---- Data
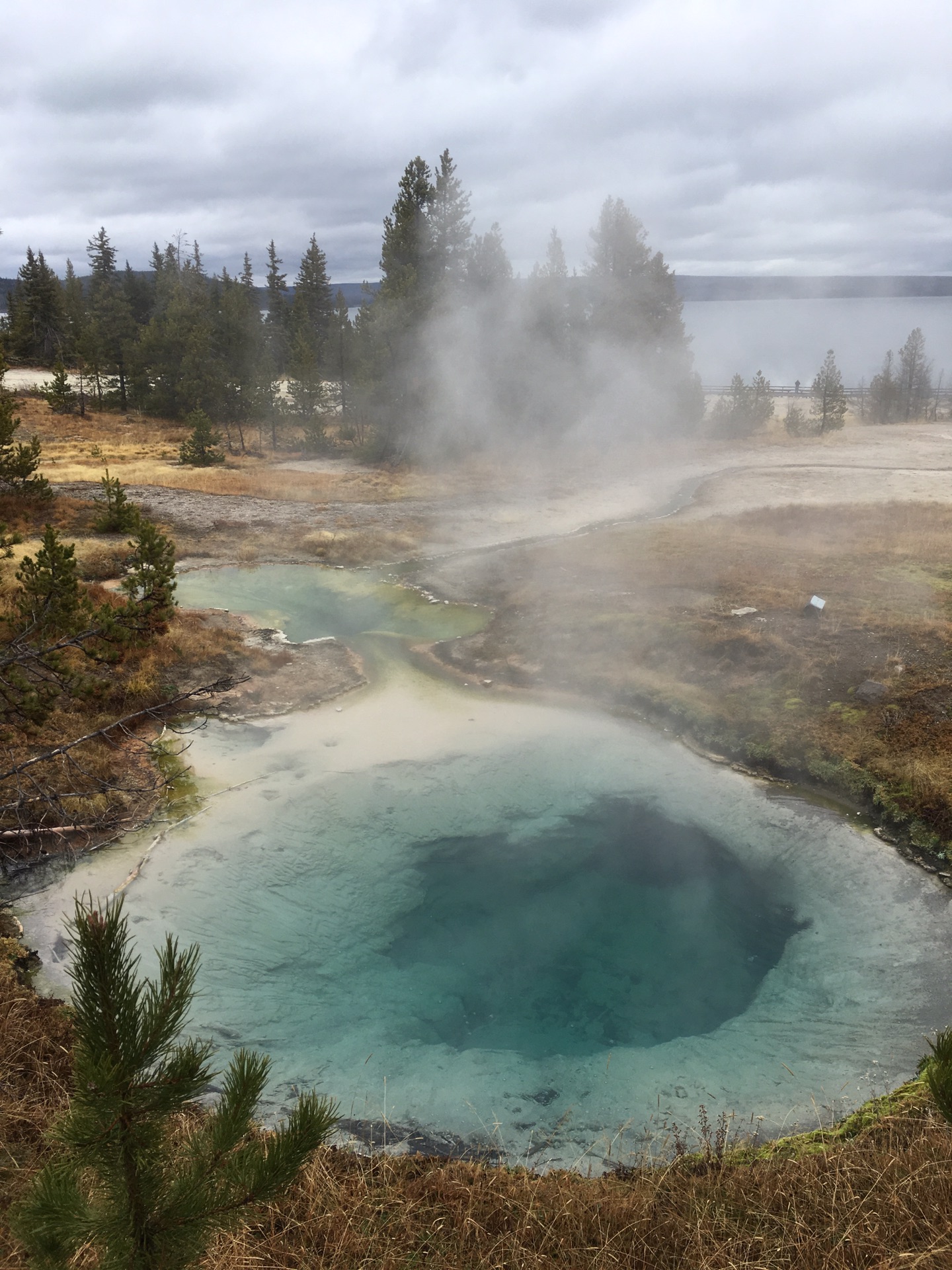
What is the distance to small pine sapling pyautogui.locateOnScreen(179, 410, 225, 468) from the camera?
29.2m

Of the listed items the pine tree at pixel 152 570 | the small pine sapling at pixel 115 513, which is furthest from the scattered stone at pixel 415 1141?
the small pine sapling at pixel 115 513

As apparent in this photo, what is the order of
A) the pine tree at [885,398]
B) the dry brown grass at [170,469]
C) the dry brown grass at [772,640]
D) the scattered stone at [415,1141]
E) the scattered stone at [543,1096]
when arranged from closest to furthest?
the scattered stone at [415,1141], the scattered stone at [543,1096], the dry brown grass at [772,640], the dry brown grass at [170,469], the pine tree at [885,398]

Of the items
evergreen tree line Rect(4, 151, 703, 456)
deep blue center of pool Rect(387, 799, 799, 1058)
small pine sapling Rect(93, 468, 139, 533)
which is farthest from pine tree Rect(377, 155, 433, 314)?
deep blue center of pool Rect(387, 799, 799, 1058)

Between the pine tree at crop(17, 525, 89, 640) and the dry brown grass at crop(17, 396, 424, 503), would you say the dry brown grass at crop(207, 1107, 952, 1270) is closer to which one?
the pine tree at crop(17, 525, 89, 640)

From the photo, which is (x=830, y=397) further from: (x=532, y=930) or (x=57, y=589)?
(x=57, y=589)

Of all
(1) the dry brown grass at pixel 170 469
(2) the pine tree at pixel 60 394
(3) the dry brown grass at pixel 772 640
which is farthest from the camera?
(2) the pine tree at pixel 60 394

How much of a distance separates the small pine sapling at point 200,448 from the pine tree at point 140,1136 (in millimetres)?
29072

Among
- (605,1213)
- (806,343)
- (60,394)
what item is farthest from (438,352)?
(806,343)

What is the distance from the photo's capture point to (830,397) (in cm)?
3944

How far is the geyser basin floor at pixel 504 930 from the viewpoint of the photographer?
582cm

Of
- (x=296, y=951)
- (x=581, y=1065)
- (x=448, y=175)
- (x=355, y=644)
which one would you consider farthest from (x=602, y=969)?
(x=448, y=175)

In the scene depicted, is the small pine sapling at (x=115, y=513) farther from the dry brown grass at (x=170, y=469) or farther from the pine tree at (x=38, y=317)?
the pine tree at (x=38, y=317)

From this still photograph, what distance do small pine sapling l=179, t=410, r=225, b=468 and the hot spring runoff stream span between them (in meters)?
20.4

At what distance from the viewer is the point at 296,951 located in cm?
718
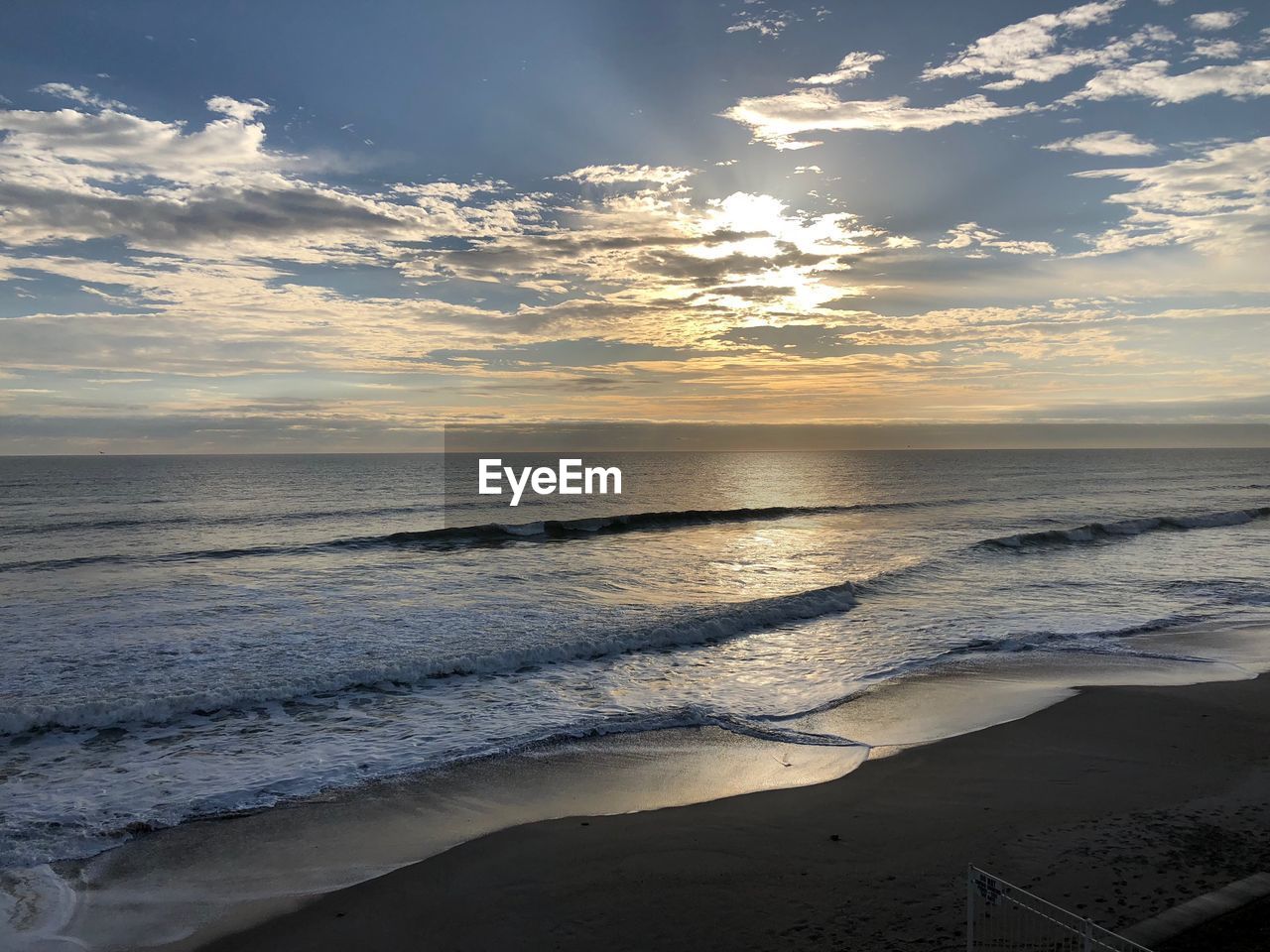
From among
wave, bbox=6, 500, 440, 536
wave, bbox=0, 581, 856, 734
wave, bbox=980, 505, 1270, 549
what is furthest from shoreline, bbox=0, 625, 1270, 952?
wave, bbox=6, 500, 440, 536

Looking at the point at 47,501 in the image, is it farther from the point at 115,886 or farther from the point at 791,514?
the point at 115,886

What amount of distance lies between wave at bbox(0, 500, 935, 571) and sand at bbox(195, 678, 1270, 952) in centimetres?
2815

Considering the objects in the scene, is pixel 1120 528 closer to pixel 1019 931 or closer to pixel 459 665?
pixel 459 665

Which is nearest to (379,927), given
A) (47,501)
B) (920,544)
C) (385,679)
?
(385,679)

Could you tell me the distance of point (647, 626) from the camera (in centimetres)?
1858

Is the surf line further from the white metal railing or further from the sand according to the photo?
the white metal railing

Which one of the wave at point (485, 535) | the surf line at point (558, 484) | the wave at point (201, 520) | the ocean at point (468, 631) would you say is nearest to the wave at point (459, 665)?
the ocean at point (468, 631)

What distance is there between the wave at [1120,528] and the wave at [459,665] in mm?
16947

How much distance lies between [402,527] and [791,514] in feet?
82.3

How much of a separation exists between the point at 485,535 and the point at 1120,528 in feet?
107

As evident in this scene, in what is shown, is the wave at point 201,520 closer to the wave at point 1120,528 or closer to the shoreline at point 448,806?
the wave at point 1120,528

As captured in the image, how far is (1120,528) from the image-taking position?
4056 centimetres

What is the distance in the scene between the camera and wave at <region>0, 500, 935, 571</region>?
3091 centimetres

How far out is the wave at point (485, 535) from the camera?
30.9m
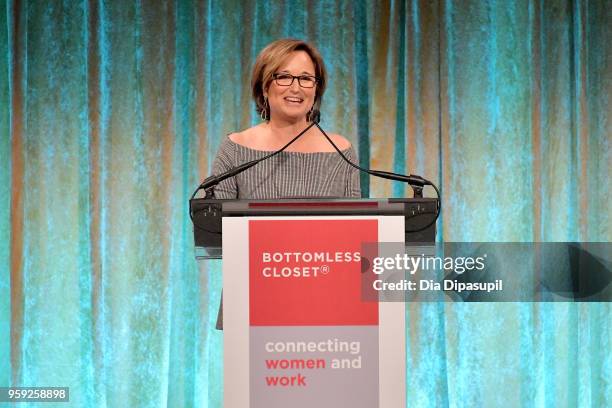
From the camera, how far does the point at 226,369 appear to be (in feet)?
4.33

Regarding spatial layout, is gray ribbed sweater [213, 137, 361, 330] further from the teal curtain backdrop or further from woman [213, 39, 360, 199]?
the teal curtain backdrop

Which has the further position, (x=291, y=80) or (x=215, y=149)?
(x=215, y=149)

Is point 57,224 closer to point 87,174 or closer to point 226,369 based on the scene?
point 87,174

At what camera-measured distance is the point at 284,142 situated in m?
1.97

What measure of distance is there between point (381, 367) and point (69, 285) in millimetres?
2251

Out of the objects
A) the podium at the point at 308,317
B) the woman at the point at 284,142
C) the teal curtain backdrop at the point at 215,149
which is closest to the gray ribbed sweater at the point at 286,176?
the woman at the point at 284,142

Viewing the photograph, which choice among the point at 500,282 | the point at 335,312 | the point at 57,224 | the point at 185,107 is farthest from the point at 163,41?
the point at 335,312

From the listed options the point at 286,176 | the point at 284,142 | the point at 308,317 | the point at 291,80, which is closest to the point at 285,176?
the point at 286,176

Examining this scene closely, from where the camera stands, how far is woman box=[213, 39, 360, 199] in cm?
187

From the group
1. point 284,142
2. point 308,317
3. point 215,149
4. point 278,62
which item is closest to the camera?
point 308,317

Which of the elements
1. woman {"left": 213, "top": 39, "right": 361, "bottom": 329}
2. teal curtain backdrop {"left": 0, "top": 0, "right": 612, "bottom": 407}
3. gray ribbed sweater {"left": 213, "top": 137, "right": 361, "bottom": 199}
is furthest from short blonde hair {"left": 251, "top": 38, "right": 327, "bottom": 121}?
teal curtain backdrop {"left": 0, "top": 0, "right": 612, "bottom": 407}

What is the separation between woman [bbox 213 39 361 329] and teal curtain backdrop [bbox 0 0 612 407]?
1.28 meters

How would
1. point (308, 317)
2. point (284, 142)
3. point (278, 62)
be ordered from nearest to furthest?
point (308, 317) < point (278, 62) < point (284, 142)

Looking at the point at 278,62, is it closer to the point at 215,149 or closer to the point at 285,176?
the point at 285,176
--------
> Aim
Substitute "nearest" for "closest" in the rows from the start through the line containing "the scattered stone at [415,1141], the", and give those lines back with nothing else changed. Leave the pictures out.

> Solution to the exercise
What is the distance to small pine sapling pyautogui.locateOnScreen(179, 410, 225, 468) from the camera?
29.2m

Of the listed items the pine tree at pixel 152 570 | the small pine sapling at pixel 115 513, which is furthest from the scattered stone at pixel 415 1141?
the small pine sapling at pixel 115 513

As apparent in this photo, what is the order of
A) the pine tree at [885,398]
B) the dry brown grass at [170,469]
C) the dry brown grass at [772,640]
D) the scattered stone at [415,1141]
E) the scattered stone at [543,1096]
when arranged from nearest to furthest?
the scattered stone at [415,1141], the scattered stone at [543,1096], the dry brown grass at [772,640], the dry brown grass at [170,469], the pine tree at [885,398]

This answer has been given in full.